I noticed that companies using ADP Workforce Now tend to be established, professionalized businesses that have moved past the startup phase and are investing heavily in employee infrastructure and security. The combination of enterprise-grade security tools, learning management systems, and premium business services tells me these are companies that take compliance, training, and risk management seriously because they have something substantial to protect.

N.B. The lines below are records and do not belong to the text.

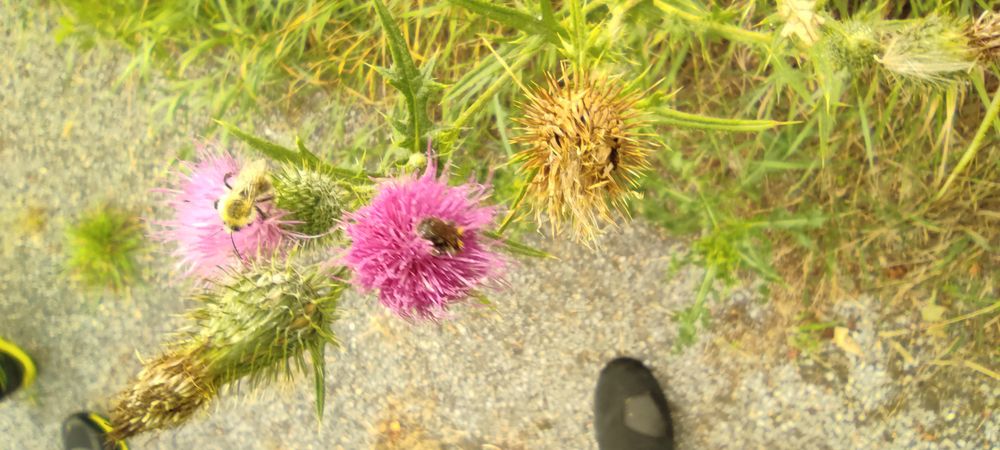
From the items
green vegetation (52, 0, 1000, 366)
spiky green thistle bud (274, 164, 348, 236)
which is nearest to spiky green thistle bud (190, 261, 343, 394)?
spiky green thistle bud (274, 164, 348, 236)

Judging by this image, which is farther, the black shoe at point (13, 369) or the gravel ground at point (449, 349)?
the black shoe at point (13, 369)

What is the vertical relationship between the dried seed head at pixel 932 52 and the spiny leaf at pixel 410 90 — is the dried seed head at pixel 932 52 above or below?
below

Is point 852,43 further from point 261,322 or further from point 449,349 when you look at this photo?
point 449,349

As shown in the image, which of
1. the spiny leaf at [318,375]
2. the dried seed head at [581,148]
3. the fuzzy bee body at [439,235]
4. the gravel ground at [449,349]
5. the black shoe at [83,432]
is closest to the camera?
the dried seed head at [581,148]

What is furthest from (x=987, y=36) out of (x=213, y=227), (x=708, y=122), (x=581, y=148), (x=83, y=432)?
(x=83, y=432)

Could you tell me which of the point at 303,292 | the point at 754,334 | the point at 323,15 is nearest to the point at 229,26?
the point at 323,15

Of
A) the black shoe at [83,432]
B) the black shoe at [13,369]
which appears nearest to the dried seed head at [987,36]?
the black shoe at [83,432]

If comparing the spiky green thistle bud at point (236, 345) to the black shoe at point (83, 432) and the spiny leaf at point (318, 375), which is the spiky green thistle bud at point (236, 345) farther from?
the black shoe at point (83, 432)
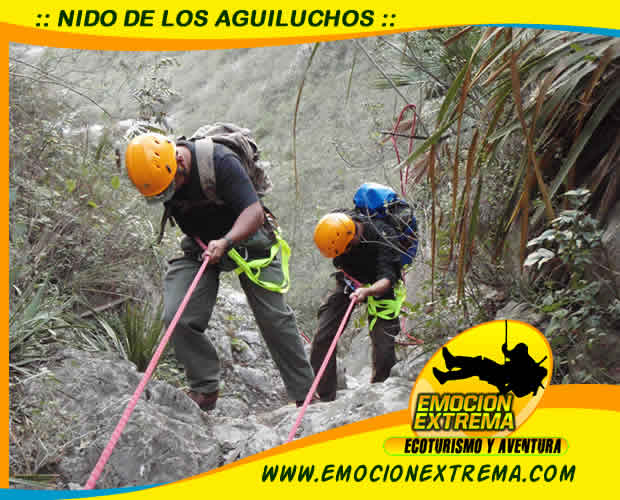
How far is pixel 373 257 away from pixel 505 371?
232cm

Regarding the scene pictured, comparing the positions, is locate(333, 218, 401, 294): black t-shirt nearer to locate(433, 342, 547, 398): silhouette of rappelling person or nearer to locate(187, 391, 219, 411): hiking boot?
A: locate(187, 391, 219, 411): hiking boot

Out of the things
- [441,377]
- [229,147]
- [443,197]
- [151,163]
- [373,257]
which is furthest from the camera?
[443,197]

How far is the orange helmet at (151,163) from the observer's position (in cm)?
386

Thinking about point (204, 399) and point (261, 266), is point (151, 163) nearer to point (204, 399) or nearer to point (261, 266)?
point (261, 266)

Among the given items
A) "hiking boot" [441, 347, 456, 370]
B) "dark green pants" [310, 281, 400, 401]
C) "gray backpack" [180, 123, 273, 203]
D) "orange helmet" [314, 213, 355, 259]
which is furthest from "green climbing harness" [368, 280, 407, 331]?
"hiking boot" [441, 347, 456, 370]

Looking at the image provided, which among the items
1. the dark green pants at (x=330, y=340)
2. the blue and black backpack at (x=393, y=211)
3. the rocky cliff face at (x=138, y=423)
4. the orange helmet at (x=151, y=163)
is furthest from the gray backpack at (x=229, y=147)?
the rocky cliff face at (x=138, y=423)

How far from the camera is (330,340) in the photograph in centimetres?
532

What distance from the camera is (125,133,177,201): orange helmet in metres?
3.86

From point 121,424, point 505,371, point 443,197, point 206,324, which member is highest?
point 443,197

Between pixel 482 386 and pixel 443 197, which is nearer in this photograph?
pixel 482 386

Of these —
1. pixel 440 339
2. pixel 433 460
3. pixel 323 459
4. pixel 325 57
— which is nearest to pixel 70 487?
pixel 323 459

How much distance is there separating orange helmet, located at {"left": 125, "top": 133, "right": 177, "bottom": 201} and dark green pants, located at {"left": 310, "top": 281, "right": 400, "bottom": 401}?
5.75 feet

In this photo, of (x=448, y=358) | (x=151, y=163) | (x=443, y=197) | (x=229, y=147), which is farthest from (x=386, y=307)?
(x=448, y=358)

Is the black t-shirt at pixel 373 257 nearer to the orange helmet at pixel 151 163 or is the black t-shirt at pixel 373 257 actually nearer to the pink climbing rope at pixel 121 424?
the orange helmet at pixel 151 163
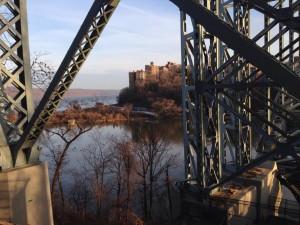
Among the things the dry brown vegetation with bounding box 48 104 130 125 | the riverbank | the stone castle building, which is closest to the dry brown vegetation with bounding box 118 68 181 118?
the riverbank

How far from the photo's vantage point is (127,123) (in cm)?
5391

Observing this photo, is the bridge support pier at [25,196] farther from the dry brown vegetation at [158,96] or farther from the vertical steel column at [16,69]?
the dry brown vegetation at [158,96]

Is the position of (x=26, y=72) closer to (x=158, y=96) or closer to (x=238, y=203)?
(x=238, y=203)

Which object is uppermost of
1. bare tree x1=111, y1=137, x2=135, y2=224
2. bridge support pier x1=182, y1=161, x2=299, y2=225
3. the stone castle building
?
the stone castle building

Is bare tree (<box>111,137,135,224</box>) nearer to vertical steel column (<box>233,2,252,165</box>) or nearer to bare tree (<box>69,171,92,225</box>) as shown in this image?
bare tree (<box>69,171,92,225</box>)

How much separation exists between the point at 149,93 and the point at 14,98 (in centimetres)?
6899

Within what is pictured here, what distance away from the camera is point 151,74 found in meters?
116

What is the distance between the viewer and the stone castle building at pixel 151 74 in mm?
85812

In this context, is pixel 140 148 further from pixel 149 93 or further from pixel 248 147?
pixel 149 93

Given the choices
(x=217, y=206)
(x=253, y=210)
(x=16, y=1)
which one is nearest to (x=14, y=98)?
(x=16, y=1)

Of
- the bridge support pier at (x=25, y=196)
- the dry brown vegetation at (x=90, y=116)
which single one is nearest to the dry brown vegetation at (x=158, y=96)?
the dry brown vegetation at (x=90, y=116)

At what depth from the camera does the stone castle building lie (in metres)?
85.8

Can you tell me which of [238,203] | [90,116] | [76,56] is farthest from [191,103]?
[90,116]

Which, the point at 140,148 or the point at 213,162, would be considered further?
the point at 140,148
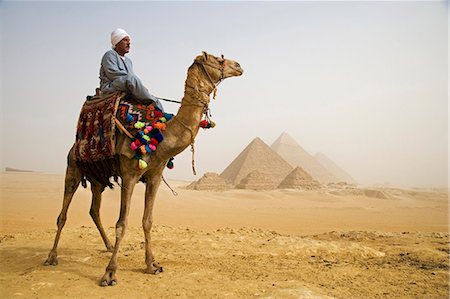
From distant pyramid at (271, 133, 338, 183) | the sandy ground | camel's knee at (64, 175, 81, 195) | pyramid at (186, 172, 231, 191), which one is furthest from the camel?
distant pyramid at (271, 133, 338, 183)

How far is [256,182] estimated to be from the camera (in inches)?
2042

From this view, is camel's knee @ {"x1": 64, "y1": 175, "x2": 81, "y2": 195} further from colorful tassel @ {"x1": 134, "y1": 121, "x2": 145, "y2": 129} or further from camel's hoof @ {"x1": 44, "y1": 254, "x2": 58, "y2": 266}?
colorful tassel @ {"x1": 134, "y1": 121, "x2": 145, "y2": 129}

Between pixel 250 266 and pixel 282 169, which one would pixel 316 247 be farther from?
pixel 282 169

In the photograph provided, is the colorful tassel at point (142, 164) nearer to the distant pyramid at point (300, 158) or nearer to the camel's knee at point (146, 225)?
the camel's knee at point (146, 225)

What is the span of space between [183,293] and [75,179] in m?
2.91

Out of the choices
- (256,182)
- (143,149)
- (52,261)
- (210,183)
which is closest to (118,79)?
(143,149)

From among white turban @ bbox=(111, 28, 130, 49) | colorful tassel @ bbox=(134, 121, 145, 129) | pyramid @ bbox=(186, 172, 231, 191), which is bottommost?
pyramid @ bbox=(186, 172, 231, 191)

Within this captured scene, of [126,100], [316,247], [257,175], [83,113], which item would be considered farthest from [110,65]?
[257,175]

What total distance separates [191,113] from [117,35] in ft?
5.70

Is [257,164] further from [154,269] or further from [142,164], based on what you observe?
[142,164]

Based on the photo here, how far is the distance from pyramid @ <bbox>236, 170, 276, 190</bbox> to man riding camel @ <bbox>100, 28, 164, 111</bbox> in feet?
152

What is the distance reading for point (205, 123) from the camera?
4891 millimetres

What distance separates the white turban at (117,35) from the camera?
523 centimetres

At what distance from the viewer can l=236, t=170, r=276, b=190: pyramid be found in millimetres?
51094
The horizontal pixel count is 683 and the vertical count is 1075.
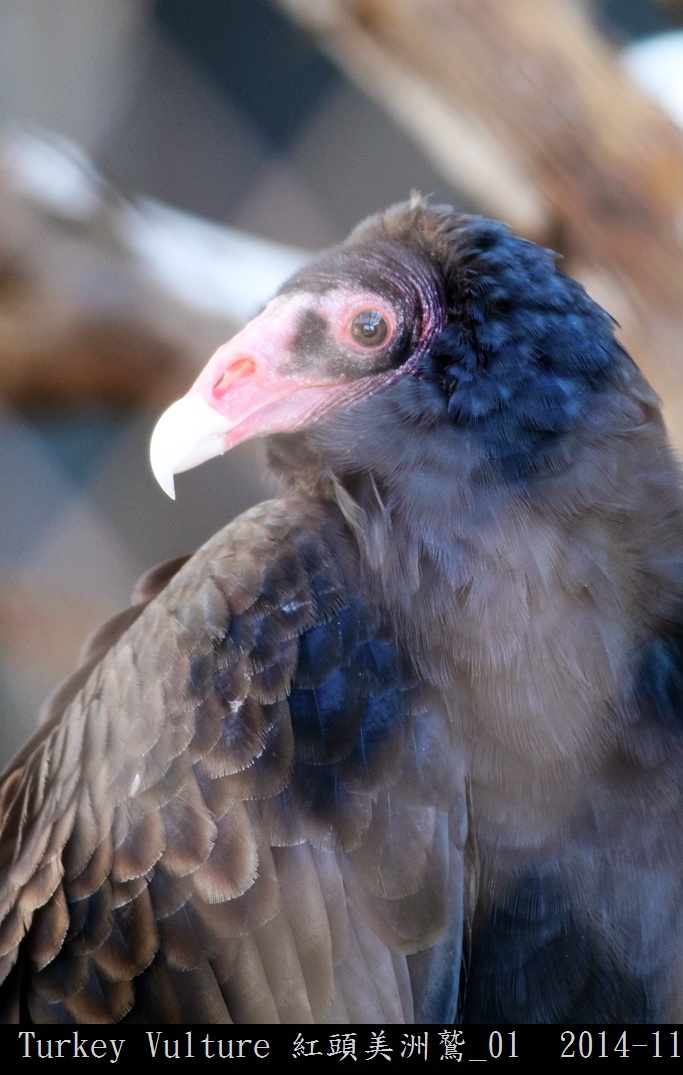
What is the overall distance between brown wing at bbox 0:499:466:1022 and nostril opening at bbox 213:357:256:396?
0.90 ft

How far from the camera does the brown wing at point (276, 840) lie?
125 cm

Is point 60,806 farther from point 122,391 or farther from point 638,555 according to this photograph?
point 122,391

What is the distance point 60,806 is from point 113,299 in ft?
5.13

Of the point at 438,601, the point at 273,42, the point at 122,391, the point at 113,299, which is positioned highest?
the point at 273,42

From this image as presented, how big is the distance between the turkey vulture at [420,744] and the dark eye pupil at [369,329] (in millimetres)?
99

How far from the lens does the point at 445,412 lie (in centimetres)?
131

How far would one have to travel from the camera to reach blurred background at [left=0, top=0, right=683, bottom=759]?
6.37ft

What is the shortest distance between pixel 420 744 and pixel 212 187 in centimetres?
270

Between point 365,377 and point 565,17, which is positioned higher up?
point 565,17

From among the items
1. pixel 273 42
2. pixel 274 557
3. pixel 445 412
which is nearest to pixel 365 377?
pixel 445 412

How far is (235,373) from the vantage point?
142cm
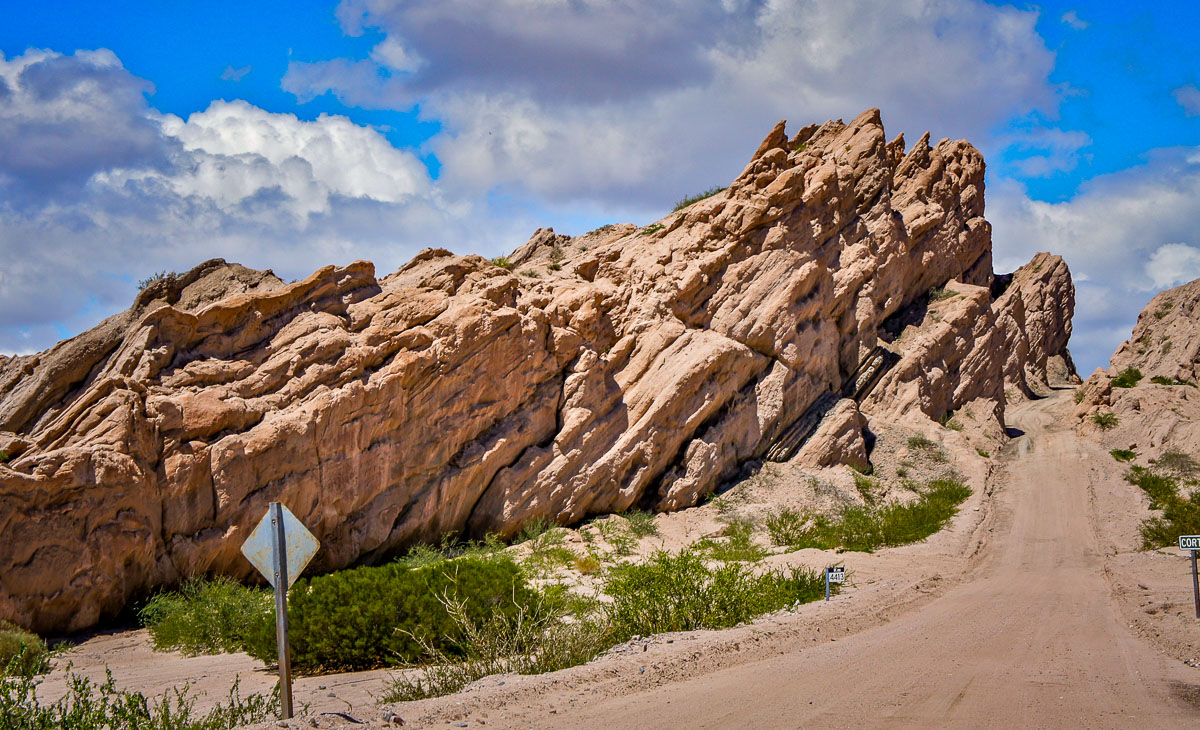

The pairing of AbsorbLMS with ADP Workforce Now makes perfect sense. Companies with sophisticated HR systems need structured training programs, especially for onboarding and compliance. Similarly, Proofpoint Security Training and Navex One appearing together suggests these businesses operate in regulated industries or handle sensitive data where employee security awareness isn't optional. They're likely dealing with customer information, financial data, or other protected materials that require documented training protocols. The prevalence of Microsoft Defender for Business reinforces this security-conscious mindset at the infrastructure level.
My analysis shows these are sales-led or services-led organizations rather than product-led companies. The tech stack suggests they employ significant workforces that need managed carefully. Zoom Business appearing 40 times more frequently indicates distributed teams or client-facing roles requiring professional communication tools. The presence of WPengine, a premium WordPress hosting service, tells me they maintain important web properties but aren't necessarily tech companies themselves. They're more likely in professional services, healthcare, financial services, or mid-market B2B where reputation and compliance matter tremendously.